*Study text*
━━━━━━━━━━

Pediatric congenital heart disease

  • Congenital HD: Two types: Neonates with ductal dependent lesions and infants (2-6months) presents with CHF
  • Cyanosis presentation: When ductal-dependent lesion is required for pulmonary blood flow (Will not respond to oxygen)
  • Shock presentation: When ductal-dependent lesion is required for systemic blood flow (appear septic and not response to fluids, may get worse with fluids)
  • Hypoxic/cyanotic or shocky/acidotic baby treatment = Prostaglandin E1 (PGE1) and transfer to facility with pediatric cardiovascular surgeon.
  • PGE1 treatment may cause apnea (monitor closely and consider intubation)
  • CHF in infants = wheezing, retractions, tachypnea, sweating/crying, difficulty feeding

EBM in the ED

  • EBM = What the evidence shows in the literature + What the physician wants for the patient + what the patient wants for themselves
  • Just like we need to practice intubation, central lines –> Learning to read and interpret literature is a skill that needs to be practiced.

Aortic Dissection

  • AD: Chest pain plus disease (ex: CP + Neurodeficit)
  • If you find your self giving large amounts of strong pain meds (narcotics) while treating what is seemingly ACS…STOP..think about AD or alternative diagnosis of chest pain
  • The 3 important questions, aortic dissection is the subarachnoid hemorrhage of the torso, migrating pain, colicky pain + opioids = badness and pain that comes and goes can still be a dissection.

━━━━━━━━━━

*Data to examine*
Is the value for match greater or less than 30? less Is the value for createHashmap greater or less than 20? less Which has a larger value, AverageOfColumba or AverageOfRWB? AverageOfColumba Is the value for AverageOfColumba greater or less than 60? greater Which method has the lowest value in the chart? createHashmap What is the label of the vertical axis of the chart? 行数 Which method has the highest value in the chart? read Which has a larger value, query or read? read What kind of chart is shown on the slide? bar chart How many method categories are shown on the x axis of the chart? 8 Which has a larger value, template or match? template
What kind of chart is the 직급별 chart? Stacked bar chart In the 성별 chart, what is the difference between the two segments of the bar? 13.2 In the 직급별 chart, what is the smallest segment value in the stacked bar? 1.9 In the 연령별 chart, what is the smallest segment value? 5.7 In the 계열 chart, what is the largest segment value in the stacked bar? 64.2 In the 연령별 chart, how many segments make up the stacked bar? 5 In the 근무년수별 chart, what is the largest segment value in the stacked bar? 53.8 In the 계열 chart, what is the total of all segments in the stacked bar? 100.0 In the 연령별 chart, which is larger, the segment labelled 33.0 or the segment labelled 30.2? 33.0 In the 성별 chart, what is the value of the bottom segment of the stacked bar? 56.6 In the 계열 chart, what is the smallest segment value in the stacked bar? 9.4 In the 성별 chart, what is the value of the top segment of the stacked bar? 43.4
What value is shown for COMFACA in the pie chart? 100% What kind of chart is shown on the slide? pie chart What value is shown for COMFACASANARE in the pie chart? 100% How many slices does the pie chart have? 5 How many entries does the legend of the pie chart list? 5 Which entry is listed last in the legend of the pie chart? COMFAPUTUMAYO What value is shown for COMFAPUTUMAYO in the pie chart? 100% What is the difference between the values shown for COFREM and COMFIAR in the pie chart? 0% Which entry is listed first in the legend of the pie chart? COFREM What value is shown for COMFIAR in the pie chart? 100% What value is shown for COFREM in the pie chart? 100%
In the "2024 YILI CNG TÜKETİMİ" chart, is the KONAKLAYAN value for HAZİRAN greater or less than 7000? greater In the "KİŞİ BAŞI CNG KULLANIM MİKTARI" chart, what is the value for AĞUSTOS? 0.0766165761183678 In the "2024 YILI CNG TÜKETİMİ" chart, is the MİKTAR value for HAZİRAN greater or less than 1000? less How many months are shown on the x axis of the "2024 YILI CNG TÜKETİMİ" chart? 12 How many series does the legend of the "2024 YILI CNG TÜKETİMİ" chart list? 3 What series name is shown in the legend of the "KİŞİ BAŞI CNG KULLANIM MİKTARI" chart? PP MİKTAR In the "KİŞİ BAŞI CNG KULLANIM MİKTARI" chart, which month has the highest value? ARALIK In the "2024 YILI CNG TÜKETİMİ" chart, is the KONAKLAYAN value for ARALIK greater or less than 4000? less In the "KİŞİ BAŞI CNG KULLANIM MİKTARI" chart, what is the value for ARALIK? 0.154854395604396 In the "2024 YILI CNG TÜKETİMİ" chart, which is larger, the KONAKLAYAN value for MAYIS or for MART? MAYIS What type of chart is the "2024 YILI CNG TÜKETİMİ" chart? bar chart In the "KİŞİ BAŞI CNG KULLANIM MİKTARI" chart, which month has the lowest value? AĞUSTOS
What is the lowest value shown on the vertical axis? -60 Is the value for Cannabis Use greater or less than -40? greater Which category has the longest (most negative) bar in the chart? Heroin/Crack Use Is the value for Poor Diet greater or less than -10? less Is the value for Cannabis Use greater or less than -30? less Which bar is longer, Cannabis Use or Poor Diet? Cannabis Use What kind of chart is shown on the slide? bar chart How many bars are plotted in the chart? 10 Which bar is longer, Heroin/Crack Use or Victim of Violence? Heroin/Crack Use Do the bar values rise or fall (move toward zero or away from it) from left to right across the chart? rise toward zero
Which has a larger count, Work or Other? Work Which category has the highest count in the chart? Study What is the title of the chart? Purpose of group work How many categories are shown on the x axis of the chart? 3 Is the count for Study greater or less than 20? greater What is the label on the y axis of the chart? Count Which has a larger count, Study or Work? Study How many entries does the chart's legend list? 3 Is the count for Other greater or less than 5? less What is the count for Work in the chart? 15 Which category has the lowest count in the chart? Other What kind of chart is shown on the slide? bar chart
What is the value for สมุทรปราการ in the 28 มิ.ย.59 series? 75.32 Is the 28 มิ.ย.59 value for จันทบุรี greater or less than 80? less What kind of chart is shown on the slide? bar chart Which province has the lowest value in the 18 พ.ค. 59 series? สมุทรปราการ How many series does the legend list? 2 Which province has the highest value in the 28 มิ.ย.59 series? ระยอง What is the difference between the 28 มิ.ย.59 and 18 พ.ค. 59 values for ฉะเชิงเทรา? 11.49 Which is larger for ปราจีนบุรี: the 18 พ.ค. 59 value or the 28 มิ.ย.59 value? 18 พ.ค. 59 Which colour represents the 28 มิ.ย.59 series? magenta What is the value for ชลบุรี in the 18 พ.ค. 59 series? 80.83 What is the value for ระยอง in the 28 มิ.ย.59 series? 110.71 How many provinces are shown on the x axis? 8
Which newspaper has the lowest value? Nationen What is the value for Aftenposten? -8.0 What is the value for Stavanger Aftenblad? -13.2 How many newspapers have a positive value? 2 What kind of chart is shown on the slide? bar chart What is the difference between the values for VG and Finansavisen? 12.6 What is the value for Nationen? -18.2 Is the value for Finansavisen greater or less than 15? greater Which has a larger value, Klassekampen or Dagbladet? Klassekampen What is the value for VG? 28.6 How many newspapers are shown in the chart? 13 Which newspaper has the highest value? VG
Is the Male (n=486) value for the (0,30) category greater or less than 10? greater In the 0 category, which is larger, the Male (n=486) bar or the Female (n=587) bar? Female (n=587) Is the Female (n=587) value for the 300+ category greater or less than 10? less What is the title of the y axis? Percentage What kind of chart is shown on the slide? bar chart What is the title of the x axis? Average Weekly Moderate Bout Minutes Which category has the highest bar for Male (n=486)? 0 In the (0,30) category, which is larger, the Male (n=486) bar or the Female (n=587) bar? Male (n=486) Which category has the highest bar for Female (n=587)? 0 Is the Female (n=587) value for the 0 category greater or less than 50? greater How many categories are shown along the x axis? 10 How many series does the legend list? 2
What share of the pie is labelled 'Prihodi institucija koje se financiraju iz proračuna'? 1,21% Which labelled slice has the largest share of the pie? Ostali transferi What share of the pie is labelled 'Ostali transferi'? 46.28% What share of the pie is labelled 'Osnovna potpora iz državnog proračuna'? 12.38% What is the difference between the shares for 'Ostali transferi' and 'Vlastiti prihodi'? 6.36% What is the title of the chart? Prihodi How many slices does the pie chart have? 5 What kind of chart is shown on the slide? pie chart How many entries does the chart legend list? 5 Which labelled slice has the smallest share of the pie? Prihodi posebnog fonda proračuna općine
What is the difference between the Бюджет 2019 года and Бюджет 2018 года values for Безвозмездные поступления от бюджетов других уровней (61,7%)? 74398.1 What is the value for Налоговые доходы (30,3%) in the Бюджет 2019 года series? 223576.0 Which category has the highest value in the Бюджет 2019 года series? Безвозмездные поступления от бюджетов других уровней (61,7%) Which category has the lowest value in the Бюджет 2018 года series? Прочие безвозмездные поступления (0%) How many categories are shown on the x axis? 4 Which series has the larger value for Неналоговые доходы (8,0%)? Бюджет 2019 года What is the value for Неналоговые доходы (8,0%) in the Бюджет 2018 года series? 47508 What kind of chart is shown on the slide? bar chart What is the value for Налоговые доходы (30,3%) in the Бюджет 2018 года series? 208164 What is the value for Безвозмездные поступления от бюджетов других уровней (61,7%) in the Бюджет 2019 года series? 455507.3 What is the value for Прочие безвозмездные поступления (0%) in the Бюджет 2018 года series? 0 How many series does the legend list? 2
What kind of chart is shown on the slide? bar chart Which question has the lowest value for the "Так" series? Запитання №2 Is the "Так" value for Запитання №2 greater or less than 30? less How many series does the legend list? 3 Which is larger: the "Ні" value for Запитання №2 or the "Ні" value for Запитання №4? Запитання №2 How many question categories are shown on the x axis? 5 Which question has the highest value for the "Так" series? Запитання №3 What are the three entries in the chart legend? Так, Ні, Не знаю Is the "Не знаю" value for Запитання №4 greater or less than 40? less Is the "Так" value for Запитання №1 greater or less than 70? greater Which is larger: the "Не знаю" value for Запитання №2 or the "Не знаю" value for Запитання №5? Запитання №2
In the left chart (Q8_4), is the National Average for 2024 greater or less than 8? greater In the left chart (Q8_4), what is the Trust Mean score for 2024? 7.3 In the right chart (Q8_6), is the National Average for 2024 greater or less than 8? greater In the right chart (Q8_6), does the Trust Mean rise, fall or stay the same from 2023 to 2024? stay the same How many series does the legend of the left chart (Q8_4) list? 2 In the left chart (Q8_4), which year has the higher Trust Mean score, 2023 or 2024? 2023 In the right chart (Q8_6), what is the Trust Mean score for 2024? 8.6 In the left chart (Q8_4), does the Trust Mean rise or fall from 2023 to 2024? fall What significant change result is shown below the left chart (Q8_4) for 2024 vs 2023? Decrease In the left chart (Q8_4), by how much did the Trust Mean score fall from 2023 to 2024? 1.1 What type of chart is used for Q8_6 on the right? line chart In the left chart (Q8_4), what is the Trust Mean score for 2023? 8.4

━━━━━━━━━━

*Exercise aim*
In the study notes, what side effect may PGE1 treatment cause?

*Reply*
Apnea, so the baby should be monitored closely and intubation considered.